Carme di delfinoFiletto di delfino essiccato nel piatto: basta usare la parola d’ordine e in pochi minuti, sul tavolo di alcuni ristoranti laziali, arriva il “mosciame” di cetaceo. La notizia, portata alla ribalta da un servizio inchiesta del programma “Le iene” svela qualcosa di cui si parlava anche qualche anno fa (si trovano articoli datati 2005 sul Corriere della Sera): il commercio e la cucina a base di carne di delfino non sono finiti.

Nonostante un decreto legge (quello del 3 maggio 1989) che vieta espressamente di “pescare, detenere, trasportare o commerciare esemplari” di cetacei, tartarughe e storioni nel nostro paese se non per “motivate esigenze di conservazione faunistica o di ricerca scientifica”, in alcuni luoghi il filetto di delfino, definito “mosciame” (piatto che può essere realizzato anche con la carne di tonno), rimane una prelibatezza, ovviamente segreta. Il servizio mostra come, conoscendo le persone giuste e le parole d’ordine, esistono ristoranti in cui è possibile degustare la carne di questo cetaceo, oppure acquistarla per un prezzo che si aggira attorno ai 180 euro al chilo (più o meno come la bottarga). Spesso, come raccontano i protagonisti delle immagini dell’inchiesta, i delfini rimangono impigliati nelle reti e i pescatori, invece di segnalare la situazione alla Capitaneria di Porto, li trattano, sfilettandone la carne, per poi smerciarli in maniera clandestina. I delfini finiti nelle reti possono essere già morti, o vengono finiti una volta issati sui pescherecci. Ma non solo: succede anche che questi cetacei vengano cacciati apposta per questa finalità, dato che il mercato esiste ed è anche redditizio. Nella tradizione culinaria italiana i piatti a base di delfino non sono nuovi ed i territori in cui il mosciame rappresentava una prelibatezza locale erano soprattutto Liguria e Sardegna. A quanto pare anche il Lazio, ora, si aggiunge alla lista.
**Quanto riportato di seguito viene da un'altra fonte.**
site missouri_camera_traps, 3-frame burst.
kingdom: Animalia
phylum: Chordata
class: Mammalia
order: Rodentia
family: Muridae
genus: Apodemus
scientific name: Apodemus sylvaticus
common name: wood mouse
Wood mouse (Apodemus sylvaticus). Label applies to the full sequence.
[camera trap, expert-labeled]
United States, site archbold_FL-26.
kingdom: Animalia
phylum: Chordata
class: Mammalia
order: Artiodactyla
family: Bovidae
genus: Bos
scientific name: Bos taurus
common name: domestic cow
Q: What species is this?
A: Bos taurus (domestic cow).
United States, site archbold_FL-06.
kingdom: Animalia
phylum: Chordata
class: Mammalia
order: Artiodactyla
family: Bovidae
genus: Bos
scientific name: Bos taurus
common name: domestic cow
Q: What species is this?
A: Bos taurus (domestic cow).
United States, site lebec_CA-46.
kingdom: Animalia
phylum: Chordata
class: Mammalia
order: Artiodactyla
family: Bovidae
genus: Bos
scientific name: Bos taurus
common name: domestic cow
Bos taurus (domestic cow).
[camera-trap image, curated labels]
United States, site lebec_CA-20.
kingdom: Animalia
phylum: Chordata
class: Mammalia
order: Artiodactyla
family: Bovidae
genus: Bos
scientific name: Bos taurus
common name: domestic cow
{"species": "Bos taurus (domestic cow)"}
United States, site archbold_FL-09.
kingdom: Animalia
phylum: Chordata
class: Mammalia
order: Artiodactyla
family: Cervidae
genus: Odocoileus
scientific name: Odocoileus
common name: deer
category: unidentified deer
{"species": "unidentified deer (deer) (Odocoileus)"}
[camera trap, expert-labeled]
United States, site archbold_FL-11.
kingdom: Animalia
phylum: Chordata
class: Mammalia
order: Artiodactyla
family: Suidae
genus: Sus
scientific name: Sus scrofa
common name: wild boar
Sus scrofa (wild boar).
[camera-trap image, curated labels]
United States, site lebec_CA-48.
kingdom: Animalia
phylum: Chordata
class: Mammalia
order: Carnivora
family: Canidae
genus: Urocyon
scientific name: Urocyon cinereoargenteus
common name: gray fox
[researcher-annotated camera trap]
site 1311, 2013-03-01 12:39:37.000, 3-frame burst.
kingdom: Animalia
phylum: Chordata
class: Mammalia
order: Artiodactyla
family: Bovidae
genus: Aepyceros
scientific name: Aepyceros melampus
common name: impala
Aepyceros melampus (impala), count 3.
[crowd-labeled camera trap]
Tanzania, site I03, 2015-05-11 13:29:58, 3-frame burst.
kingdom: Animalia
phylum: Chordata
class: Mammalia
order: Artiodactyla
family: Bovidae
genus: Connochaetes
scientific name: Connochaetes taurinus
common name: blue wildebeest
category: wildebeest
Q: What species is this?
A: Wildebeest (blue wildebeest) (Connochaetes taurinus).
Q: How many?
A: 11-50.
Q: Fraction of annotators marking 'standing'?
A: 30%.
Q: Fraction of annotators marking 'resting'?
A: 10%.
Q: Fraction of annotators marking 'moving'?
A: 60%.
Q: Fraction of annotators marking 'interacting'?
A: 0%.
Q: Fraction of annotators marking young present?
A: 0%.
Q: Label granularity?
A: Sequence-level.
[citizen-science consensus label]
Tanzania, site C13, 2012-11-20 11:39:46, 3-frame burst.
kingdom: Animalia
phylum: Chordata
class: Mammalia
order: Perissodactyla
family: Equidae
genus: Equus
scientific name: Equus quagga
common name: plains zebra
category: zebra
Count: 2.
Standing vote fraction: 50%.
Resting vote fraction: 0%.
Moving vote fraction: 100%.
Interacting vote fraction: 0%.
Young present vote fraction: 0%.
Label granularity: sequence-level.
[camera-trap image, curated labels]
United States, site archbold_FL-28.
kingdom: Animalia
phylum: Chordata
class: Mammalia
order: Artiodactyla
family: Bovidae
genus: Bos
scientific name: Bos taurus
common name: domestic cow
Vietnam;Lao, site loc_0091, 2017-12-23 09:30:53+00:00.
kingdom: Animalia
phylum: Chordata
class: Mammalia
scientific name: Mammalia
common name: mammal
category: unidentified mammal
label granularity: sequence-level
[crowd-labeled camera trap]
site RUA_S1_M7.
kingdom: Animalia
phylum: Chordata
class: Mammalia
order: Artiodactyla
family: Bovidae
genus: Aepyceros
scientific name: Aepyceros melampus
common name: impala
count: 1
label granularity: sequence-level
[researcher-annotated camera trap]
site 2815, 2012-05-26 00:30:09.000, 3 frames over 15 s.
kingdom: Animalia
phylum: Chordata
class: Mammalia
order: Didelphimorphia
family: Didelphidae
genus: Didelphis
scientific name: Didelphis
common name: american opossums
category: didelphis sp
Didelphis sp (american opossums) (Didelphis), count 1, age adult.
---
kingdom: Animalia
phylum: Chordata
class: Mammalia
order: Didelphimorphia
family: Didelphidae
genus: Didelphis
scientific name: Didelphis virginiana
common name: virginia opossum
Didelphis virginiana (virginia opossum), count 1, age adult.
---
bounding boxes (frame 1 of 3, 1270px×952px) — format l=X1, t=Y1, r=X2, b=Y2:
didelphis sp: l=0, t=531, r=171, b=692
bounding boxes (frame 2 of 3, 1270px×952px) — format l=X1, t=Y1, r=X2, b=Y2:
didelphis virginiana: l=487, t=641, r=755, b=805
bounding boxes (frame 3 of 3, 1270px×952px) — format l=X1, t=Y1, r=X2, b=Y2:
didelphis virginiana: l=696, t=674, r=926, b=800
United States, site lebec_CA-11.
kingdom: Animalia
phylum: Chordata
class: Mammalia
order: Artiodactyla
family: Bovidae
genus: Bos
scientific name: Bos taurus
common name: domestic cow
Questa pratica è illegale e spesso, per sfuggire ai controlli, i pescatori sfilettano il delfino facendo in modo che la carcassa assomigli a quella di un tonno o di un pescecane. La speranza è che questo servizio televisivo, possa fungere da deterrente per tutti coloro che ancora praticano questo tipo di commercio e mettere in guardia anche i consumatori. C’è inoltre da ricordare che i delfini, essendo al vertice della catena alimentare, hanno spesso carni cariche di elementi tossici come il mercurio, dannoso per la salute umana, per non parlare, a priori, della pratica decisamente avvilente di nutrisi di una specie minacciata non solo dalla pesca intensiva ma anche dall’inquinamento da plastica sempre più grave dei nostri mari (su questo argomento è illuminante il documentario di Candida Brady “Trashed” con Jeremy Irons). Infine, forse non è inutile ricordare che i cetacei, ed in particolare i delfini, sono animali con una spiccata e comprovata intelligenza che possono essere tranquillamente affiancati ai nostri più comuni animali domestici.